Stated task:
Locate every line in the entries below that contains the string "photo", treating uppercase and lowercase as distinct, and copy each such line.

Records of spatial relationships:

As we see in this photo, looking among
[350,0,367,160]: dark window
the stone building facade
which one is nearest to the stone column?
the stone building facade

...

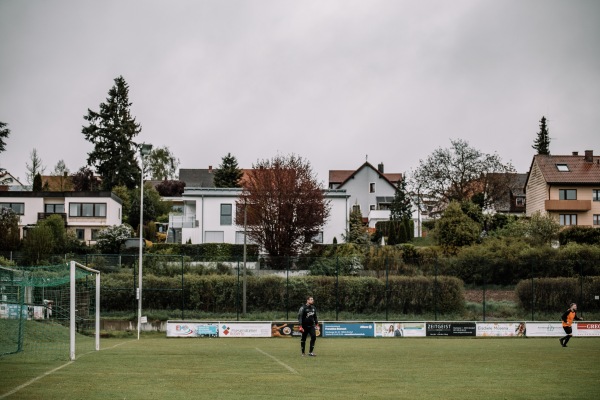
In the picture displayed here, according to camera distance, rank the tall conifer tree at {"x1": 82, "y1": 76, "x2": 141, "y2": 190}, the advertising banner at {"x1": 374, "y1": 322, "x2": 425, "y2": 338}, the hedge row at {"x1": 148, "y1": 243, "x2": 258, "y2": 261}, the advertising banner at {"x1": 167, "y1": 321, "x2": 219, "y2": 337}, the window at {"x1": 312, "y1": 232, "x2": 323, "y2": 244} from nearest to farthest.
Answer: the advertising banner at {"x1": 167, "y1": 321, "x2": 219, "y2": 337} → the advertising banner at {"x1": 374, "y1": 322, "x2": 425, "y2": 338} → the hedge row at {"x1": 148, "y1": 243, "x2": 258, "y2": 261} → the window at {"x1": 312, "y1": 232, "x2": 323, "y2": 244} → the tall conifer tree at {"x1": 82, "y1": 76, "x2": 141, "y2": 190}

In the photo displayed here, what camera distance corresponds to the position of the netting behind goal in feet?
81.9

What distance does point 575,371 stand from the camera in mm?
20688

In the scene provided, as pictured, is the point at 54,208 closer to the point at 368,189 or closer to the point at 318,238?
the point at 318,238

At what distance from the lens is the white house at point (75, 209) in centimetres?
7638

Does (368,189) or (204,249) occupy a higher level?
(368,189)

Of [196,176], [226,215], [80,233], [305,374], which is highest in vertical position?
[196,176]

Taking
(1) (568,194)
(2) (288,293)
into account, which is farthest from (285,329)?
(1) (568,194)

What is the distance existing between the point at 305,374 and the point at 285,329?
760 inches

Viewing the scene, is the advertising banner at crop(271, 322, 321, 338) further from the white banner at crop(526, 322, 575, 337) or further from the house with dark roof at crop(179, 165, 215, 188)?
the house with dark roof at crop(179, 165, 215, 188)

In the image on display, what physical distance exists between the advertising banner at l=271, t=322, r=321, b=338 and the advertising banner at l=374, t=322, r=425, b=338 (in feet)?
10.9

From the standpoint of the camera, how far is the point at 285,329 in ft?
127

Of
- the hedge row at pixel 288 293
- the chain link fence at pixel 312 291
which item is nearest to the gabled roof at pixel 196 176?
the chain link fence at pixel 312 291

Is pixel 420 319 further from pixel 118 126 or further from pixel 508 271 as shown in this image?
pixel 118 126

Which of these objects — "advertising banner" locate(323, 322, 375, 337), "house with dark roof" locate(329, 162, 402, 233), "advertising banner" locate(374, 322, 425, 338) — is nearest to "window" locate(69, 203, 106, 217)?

Response to this exercise:
As we see in this photo, looking among
In the photo displayed here, what camera distance corresponds to the position of the netting behind goal in feet?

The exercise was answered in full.